Catholic Diocese of Spokane, Washington
by Bishop William S. Skylstad
(From the Nov. 16, 2006 edition of the Inland Register)
The month of November reminds us of several important aspects of our lives. First, in the Church’s liturgical calendar, we began the month with the Feast of All Saints and All Souls, Nov. 1 and Nov. 2, respectively. Our rich tradition of honoring those holy people formally declared saints reminds us to thank them for their inspiration and witness. On All Souls, we are especially mindful of our family members who have gone before us as we pray for them and for ourselves. Our families, especially our parents, have given us so much.
Three weeks ago, I traveled to Rome with Cardinal Francis George, Archbishop of Chicago. We went to Rome for the regular meetings with the various Vatican offices on behalf of the United States Catholic Conference of Bishops, which I serve as president, and Cardinal George as vice-president. We were blessed to have a half-hour meeting with Pope Benedict XVI. Such a visit reminds me of the power of the universality of our Church, and how interconnected we are in the Body of Christ.
On the first day of the visit, we were able to attend the canonization of four saints, two of whom were from our part of the world – St. Theodore Guerin, a Providence Sister from of Indiana, and St. Rafael Guizar Valentia, the Bishop of Vera Cruz in Mexico. St. Rafael resided briefly in the U.S. during the early part of the last century. Both of these new saints were great signs of fidelity to the Church amid challenging circumstances.
When I stand in St. Peter’s Square, when I visit St. Peter Basilica, I can’t help but be impressed with wide range of diversity of peoples who come to visit from all over the globe. Our Catholic Church in the United States is only 6 percent of the total world Catholic population. We need to keep that fact in mind as we reflect who we are as part of the universal Church. With all of our struggles and challenges, our global Church is a rich gift and consolation to us.
(Incidentally, they tell me that the crowds of visitors to the Vatican are up about 40 percent over this time a year ago.)
Last Friday evening, we celebrated the 50th anniversary of Bishop White Seminary. The seminary has contributed significantly to the diocese over the years. The list of alumni is impressive, as is the list of priests who have given of themselves in the service of priestly formation. None of them has served more years at Bishop White than Father George Haspedis. The history of Bishop White, its staff, and its alumni, is something for which we all should be deeply grateful.
On Saturday, I drove to Walla Walla for the Catholic Daughters’ dinner and auction. Sunday, I spent most of the day celebrating Masses for the prisoners in the Washington State Penitentiary. Security concerns keep the gatherings for Mass small. Priests, deacons, Sisters and laity serve our prison populations faithfully, as much as their time allows. I have always been touched by celebrating Mass in prison. Inmates, too, are brothers and sisters in Christ. Somehow, the power of the Redeemer comes through wonderfully in these smaller, more intimate gatherings for Eucharist.

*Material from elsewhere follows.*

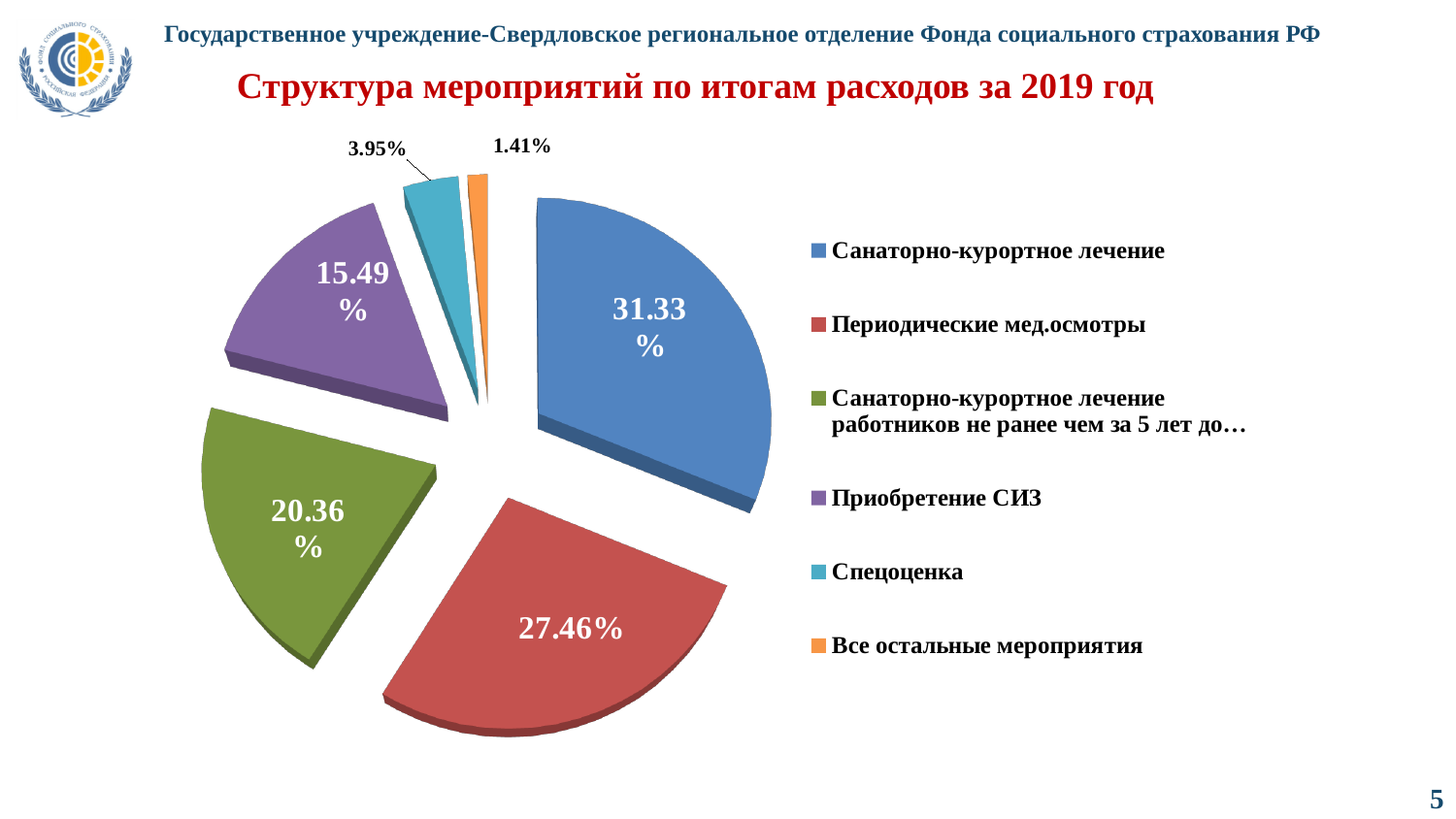
Which is larger: the share for Приобретение СИЗ or the share for Спецоценка? Приобретение СИЗ What share is shown for Все остальные мероприятия? 1.41% What is the value for Спецоценка? 3.95% What is the difference between the shares of Санаторно-курортное лечение and Периодические мед.осмотры? 3.87% Which category has the smallest share of the pie? Все остальные мероприятия What is the value shown for Периодические мед.осмотры? 27.46% Which category has the largest share of the pie? Санаторно-курортное лечение What is the title of the chart? Структура мероприятий по итогам расходов за 2019 год How many categories are shown in the pie chart? 6 What type of chart is shown on the slide? Pie chart What percentage is shown for Приобретение СИЗ? 15.49% What share of expenses does Санаторно-курортное лечение account for? 31.33%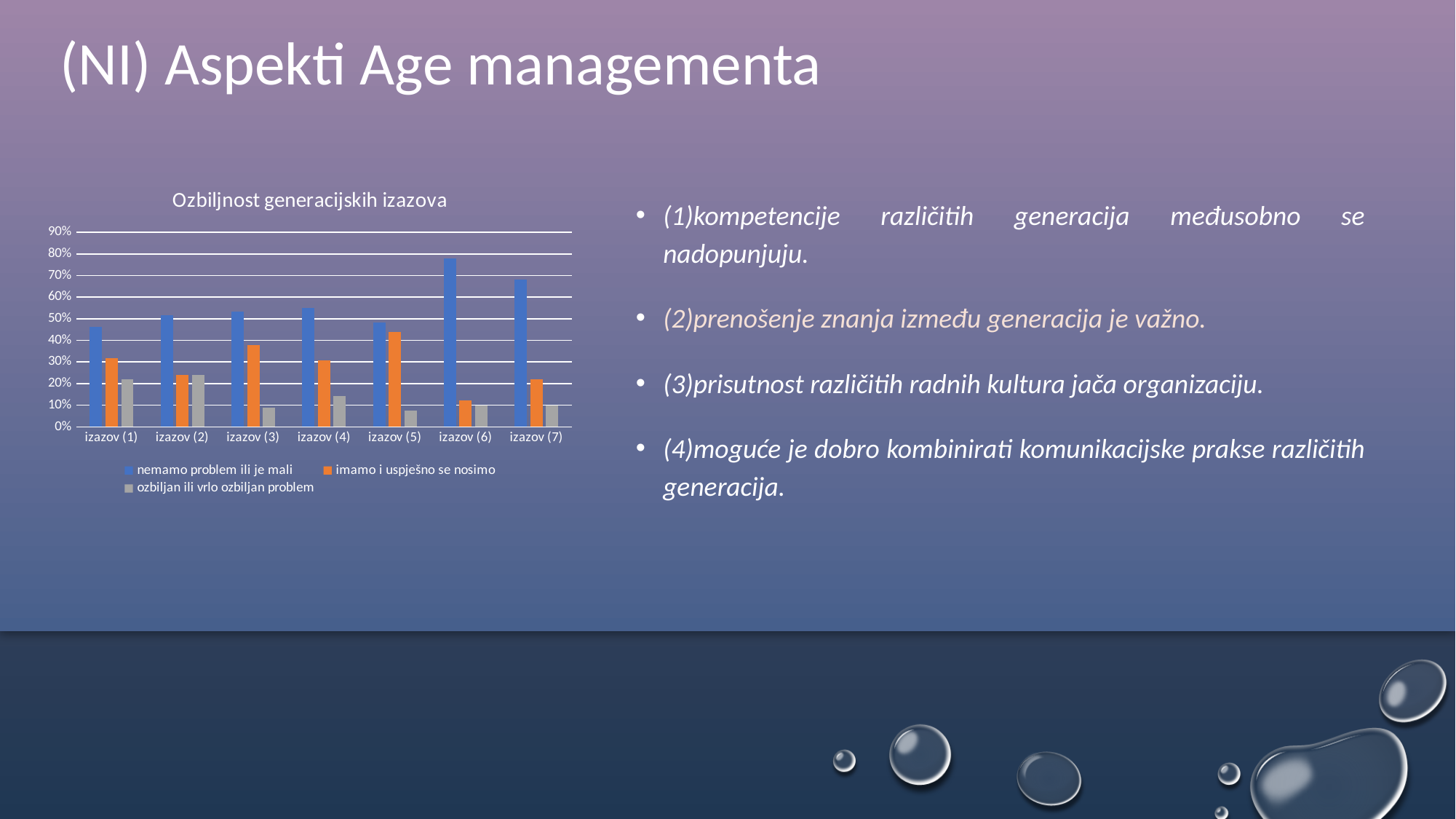
Is the 'nemamo problem ili je mali' value for izazov (6) greater or less than 70%? greater How many categories (izazovi) are shown on the x axis of the chart? 7 Which has the larger 'imamo i uspješno se nosimo' value, izazov (3) or izazov (4)? izazov (3) How many series does the chart legend list? 3 For which category is the 'imamo i uspješno se nosimo' bar the highest? izazov (5) What is the title of the chart? Ozbiljnost generacijskih izazova Which has the larger 'nemamo problem ili je mali' value, izazov (6) or izazov (7)? izazov (6) For which category is the 'imamo i uspješno se nosimo' bar the lowest? izazov (6) For which category is the 'nemamo problem ili je mali' bar the highest? izazov (6) What kind of chart is shown on the slide? bar chart Is the 'imamo i uspješno se nosimo' value for izazov (5) greater or less than 40%? greater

As you read this, the Catholic bishops of the United States are in Baltimore for our annual fall meeting. (Editor’s note: See page 7 of this issue of the Inland Register for a look at the meeting’s business.) This year will be the first meeting in Baltimore, where we will now regularly gather for the November meeting. The move to Baltimore is especially appropriate this year because of the rededication of the Basilica of the Assumption. There will be a special Mass in the Basilica on Sunday afternoon before the plenary assembly begins. This is the oldest cathedral in the United States, so in a sense, the Basilica of the Assumption is the mother church of our nation. But it’s good to remember that the Archdiocese of Portland, Ore., was the second archdiocese established in our country.
Our national observance of Thanksgiving approaches. It’s a wonderful holiday for many reasons. We need to be grateful for our local Church, with all of our 81 Catholic parishes and the many Catholic institutions which serve us and serve on our behalf. These last few years have not been easy ones for our diocese. I am profoundly grateful to all who have been faithful in presence and generosity in so many ways.
In a special way I give thanks to the staff here at the Catholic Pastoral Center who again and again have gone the extra mile to serve. Our retired priests deserve our gratitude for decades of faithful service to the Church. The infirmaries of the Providence Sisters and for the Holy Names Sisters remind us of those many generous women Religious who have dedicated their lives to service and love of God’s people. We are most grateful.
Our list and reasons for giving thanks can go on and on. On Thanksgiving Day, may we give thanks for rich blessings from Church, nation, family, and especially from our God.
A blessed and happy Thanksgiving to all!